PBoC approves HSBC and Standard Chartered as market-makers in GBP/RMB
Chinese premier Li Keqiang expects renmninbi trading in London to eventually outpace volumes in mainland China, just as London trades more dollars than New York and more euros than Europe, he told participants at a high-level financial forum in London, following an agreement to directly trade sterling against the RMB.
His comments came after the People’s Bank of China (PBoC) and the UK launched GBP/RMB trading without a dollar leg, which will encourage the development of the direct exchange rate.
The pound becomes the fifth major currency to trade directly against the renminbi (RMB), after the US dollar, Japanese yen, Australian dollar and New Zealand dollar.
On June 18, the PBoC also approved UK banks HSBC and Standard Chartered Bank as market-makers for direct trading in GBP/RMB in interbank markets, while China Construction Bank became the first RMB clearing bank in London. Meanwhile, UK Chancellor George Osborne announced an RMB export guarantee for British businesses.
The announcements were made at the UK-China Financial Forum in London, where Osborne and the Chinese premier welcomed the closer ties between their countries.
“I believe the emergence of China’s currency as one of the world’s leading currencies will be the next huge change. [Put] bluntly, I want the City to facilitate that change and be central to it. In 2011, there was almost no offshore renminbi activity in London. Now we account for two-thirds of Renminbi trading outside China and Hong Kong… Last year, with the permission of the Chinese government, we saw the first Chinese bank do the same, and now, Chinese banks will soon be able to apply to set up wholesale buy lexapro australia branches here. It’s hugely important in underpinning the future growth of London’s RMB business,” the Chancellor said in his speech at the forum.
Market participants at the conference, some of which took place under Chatham House Rules, said they expect the global share of RMB payments to grow to 30%, from the current level of 3%, and the RMB to be structurally ready for liberalisation by 2017 – a year earlier than previously hoped.

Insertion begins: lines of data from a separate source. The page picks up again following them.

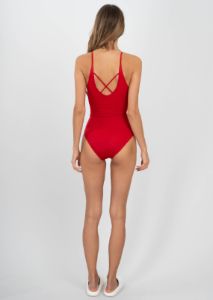 Traje de baño tirantes sold by Shasa
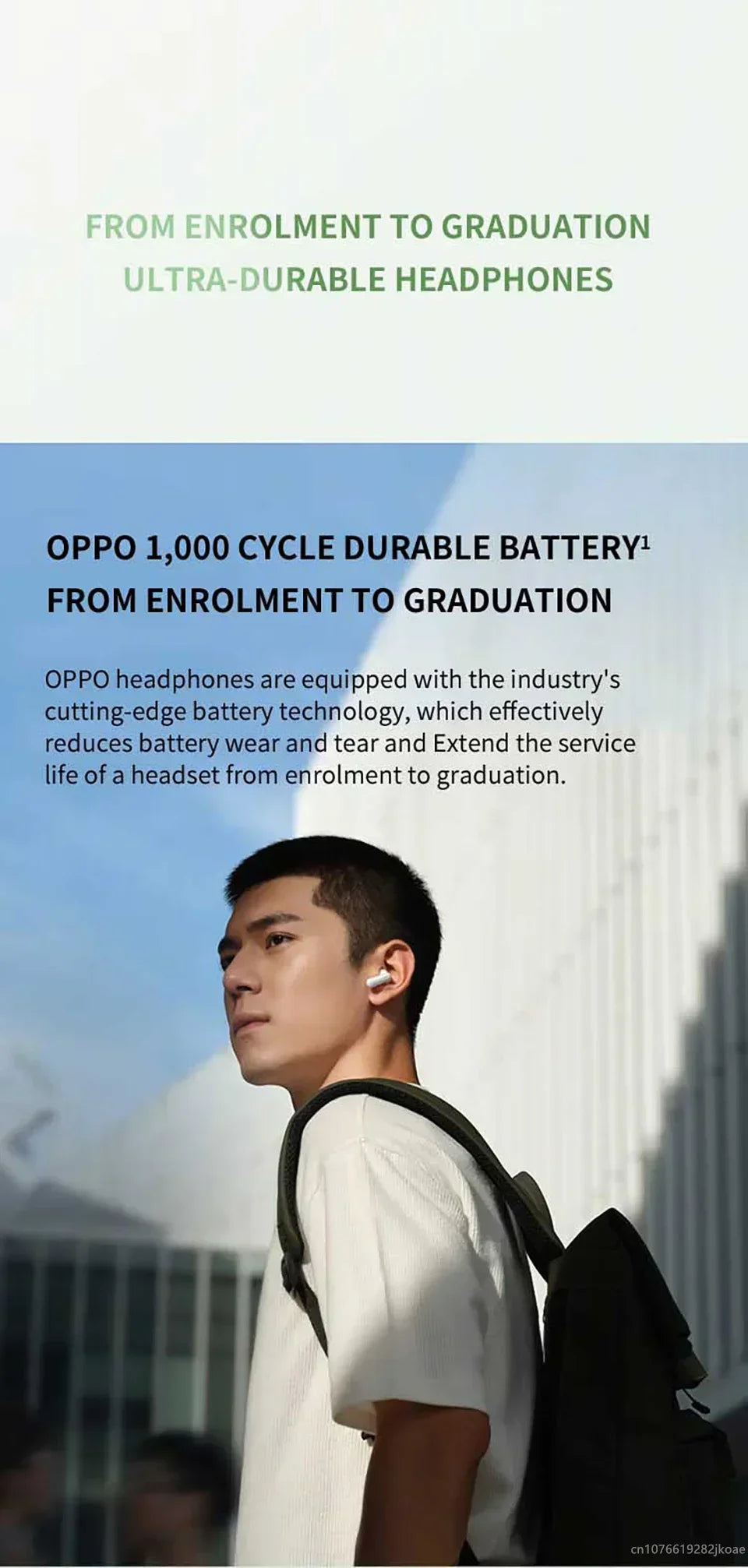 New OPPO Enco Air4 Earphones Wireless Bluetooth 5.4 ANC Noise Cancelling Sports Game Headphones HiFi Stereo HD Mic Call Headset
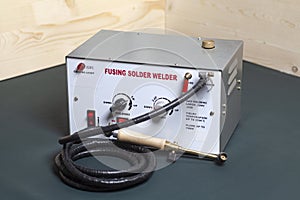 Fusing solder welder multifunction welding machine for melting gold ,silver soldering jewelry tools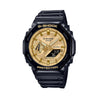 Casio G-SHOCK Men's Analogue Digital Watch GA2100GB-1A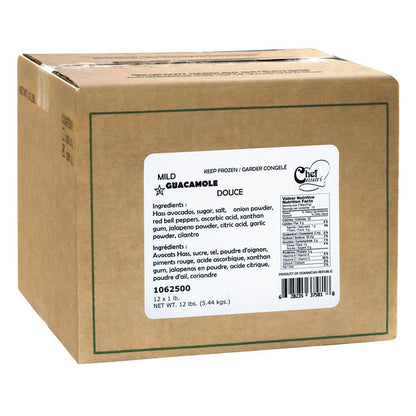 MILD GUACAMOLE 12X454G T16H6 P96 — gallery image 2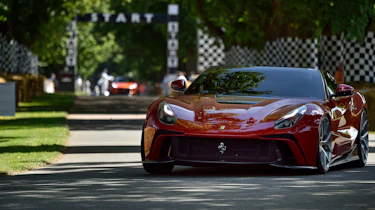 Ferrari F12 TRS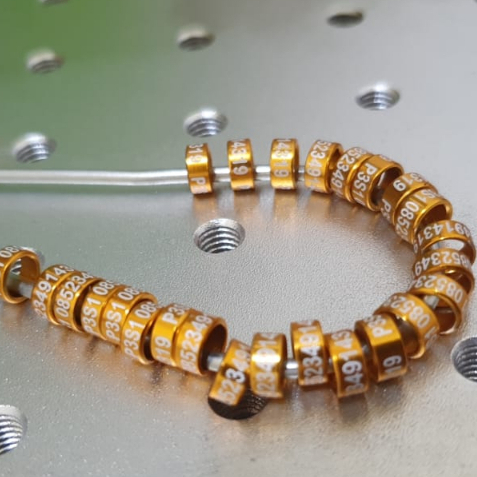 Ring Slim/Tanda/Pendamping | Omah Ring | Merpati dan Perkutut dll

Chinese authorities have also granted new licences to HSBC Asset Management and Blackrock’s UK subsidiary, allowing them to make RMB-denominated investments into China, while the UK government has agreed to provide export guarantees for RMB transactions.
This guarantee will be a boon for companies such as Airbus and Rolls-Royce in the first instance, as the launch will give them better access to China’s aerospace industry, estimated to be worth more than $600 billion over the next 20 years. The UK is currently China’s third-largest trading partner in the European Union.
“In London, China is seen as an opportunity, whereas in New York, China is seen as the new bad guy, and in Europe, the financial transaction tax will thwart the growth of the EUR/RMB market. So, I think London will emerge as the main trading hub for both GBP/RMB and USD/RMB,” says Jon Vollemaere, chief executive and founder of R5FX, an interbank trading platform for emerging market currencies.
GBP/RMB is now a quoted currency pair on the China Foreign Exchange Trade System. The UK is the world’s largest currency trading hub, capturing some 40% of the $5.3 trillion-a-day market.